Northern Ireland Agrees Away Forward On Modernising Junior Doctors Training
The Department of Health, Social Services and Public Safety and the British Medical Association in Northern Ireland have agreed a way forward on the recruitment process for junior doctors.
The Department of Health, Social Services and Public Safety and the BMA (NI), in response to growing concerns have been discussing how best to ensure that the process was fair to all those doctors who had applied to posts locally. A key consideration during these discussions was that the needs of the health service are met in terms of the quality and numbers of doctors available.

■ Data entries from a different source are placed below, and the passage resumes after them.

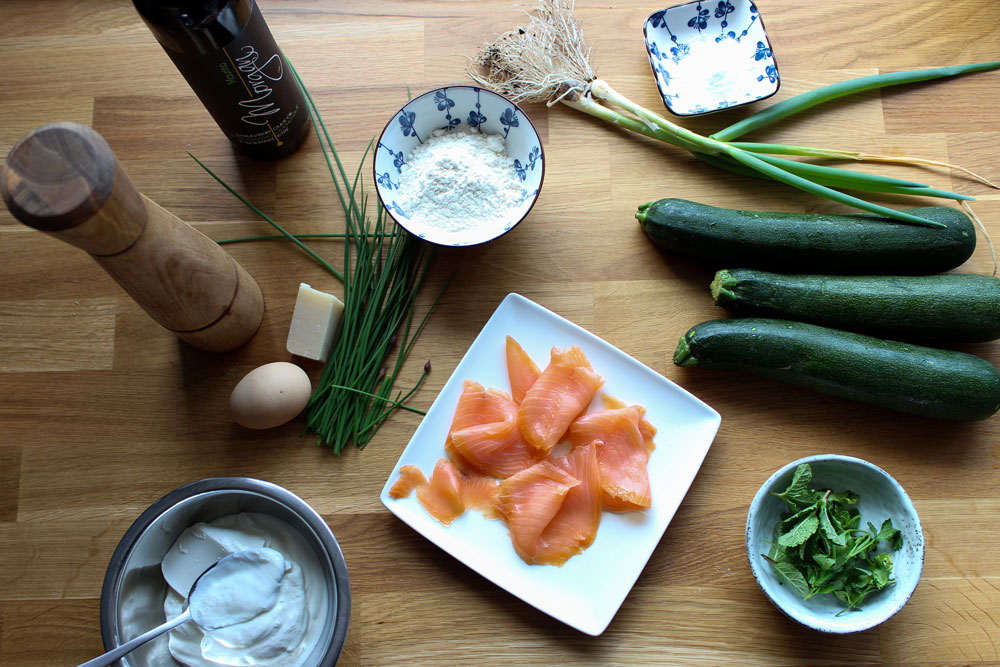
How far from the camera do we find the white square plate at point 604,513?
1253 mm

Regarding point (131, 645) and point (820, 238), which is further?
point (820, 238)

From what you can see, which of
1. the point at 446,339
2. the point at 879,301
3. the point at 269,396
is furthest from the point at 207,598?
the point at 879,301

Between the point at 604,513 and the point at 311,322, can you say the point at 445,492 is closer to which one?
the point at 604,513

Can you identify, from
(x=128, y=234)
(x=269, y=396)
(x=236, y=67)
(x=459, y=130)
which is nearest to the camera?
(x=128, y=234)

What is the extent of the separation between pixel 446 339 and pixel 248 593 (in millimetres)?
594

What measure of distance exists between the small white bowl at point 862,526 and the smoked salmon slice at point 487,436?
17.3 inches

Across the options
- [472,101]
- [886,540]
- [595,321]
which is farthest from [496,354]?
[886,540]

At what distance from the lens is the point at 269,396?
124 cm

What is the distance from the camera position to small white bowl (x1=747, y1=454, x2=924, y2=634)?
1178 millimetres

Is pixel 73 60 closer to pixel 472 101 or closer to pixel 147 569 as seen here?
pixel 472 101

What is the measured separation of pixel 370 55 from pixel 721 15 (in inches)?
30.4

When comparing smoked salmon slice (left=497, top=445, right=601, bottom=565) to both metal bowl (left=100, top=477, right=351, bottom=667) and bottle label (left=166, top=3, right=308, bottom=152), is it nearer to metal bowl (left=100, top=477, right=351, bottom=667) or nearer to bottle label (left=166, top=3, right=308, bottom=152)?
metal bowl (left=100, top=477, right=351, bottom=667)

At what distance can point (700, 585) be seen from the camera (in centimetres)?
129

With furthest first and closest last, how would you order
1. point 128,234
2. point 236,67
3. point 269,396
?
point 269,396 < point 236,67 < point 128,234
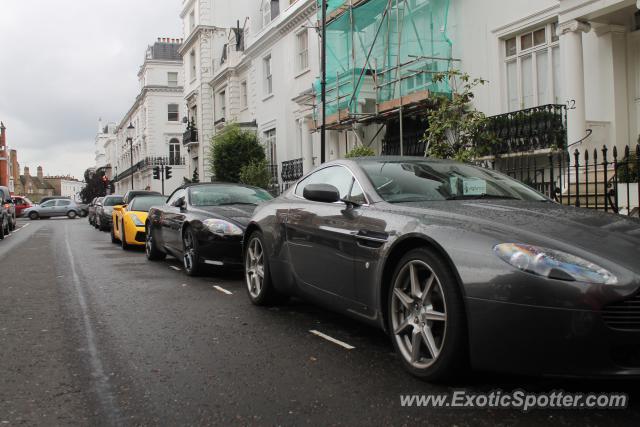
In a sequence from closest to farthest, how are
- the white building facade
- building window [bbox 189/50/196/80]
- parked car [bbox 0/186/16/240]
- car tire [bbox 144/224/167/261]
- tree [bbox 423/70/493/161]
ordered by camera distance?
car tire [bbox 144/224/167/261], tree [bbox 423/70/493/161], parked car [bbox 0/186/16/240], building window [bbox 189/50/196/80], the white building facade

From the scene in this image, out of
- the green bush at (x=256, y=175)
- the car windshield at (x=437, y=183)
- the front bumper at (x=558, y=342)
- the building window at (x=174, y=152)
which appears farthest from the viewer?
the building window at (x=174, y=152)

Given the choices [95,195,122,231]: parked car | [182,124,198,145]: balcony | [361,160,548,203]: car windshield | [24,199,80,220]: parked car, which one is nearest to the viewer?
[361,160,548,203]: car windshield

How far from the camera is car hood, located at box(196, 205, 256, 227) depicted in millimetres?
8414

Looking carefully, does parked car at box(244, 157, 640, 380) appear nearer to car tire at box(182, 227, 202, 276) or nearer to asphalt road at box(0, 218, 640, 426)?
asphalt road at box(0, 218, 640, 426)

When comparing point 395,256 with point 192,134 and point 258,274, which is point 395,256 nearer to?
point 258,274

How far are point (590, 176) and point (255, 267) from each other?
748 centimetres

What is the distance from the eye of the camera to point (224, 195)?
9.67 metres

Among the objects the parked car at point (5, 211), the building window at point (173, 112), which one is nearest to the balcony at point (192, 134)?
the parked car at point (5, 211)

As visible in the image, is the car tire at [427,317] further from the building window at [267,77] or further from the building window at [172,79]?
the building window at [172,79]

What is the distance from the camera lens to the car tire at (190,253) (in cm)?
842

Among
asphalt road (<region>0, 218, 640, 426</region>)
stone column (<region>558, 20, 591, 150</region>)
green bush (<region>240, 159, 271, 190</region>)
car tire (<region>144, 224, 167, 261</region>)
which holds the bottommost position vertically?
asphalt road (<region>0, 218, 640, 426</region>)

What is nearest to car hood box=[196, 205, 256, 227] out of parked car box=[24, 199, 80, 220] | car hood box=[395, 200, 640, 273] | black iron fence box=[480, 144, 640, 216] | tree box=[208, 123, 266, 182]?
black iron fence box=[480, 144, 640, 216]

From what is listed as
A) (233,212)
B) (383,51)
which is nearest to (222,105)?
(383,51)

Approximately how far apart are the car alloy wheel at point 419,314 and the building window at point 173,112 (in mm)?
57515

In a joint statement today, the BMA (NI) and DHSSPS said that all eligible junior doctors who have applied to work in Northern Ireland will be offered interviews for specialist training posts. To date, around 2000 applications have been received from junior doctors and almost 1000 applicants have been interviewed. The remaining eligible doctors will be offered interviews in the coming weeks.
Chief Medical Officer, Dr Michael McBride, DHSSPS said: "There have been growing concerns expressed over the past number of weeks about the newly introduced recruitment process for junior doctors. Many doctors felt that the short-listing process had unfairly disadvantaged many applicants to specialist training programmes.
"We have both now agreed that all eligible candidates will be offered an interview for all those posts that they applied to in Northern Ireland."
Dr Brian Patterson, Chairman of the BMA's NI Council, said: "I very much welcome everyone's efforts in finding a solution to this difficult problem.
"If the new system of training doctors is to succeed, then it was important that a resolution was found as quickly as possible."
Dr Stephen Austin, BMA (NI) Consultants' Chairman, said: "The current situation caused by the MTAS fiasco has left the profession in Northern Ireland little choice but to find an alternative solution. The latest proposals to extend the interview process will build on the work already done by consultants in the interviews carried out to date and allow us to recruit and train the best doctors for care of patients in Northern Ireland.
"We understand that all Trust Chief Executives will free up consultant time to carry out these interviews and we would urge consultants to contribute fully to this process as it is in the interests of both doctors and patients."
Dr Rajesh Rajendran, Chairman of the BMA's Junior Doctors' Committee in Northern Ireland (NIJDC) said: "We are pleased to have found a solution to the very serious problems involving the process of recruiting junior doctors. Chaos has surrounded this system and the end result has been a huge reduction in the morale of this particular group of doctors. It has led to lack of career security with their families potentially being forced apart and a fear of being left jobless and financially crippled.
"NIJDC has worked hard with the Chief Medical Officer and the Post Graduate Dean to help find a solution. We welcome the initiative taken by the DHSSPS whereby all eligible applicants who have applied to Northern Ireland will be offered an interview for each application they have made.
"This is a sensible solution which I believe junior doctors in Northern Ireland can support."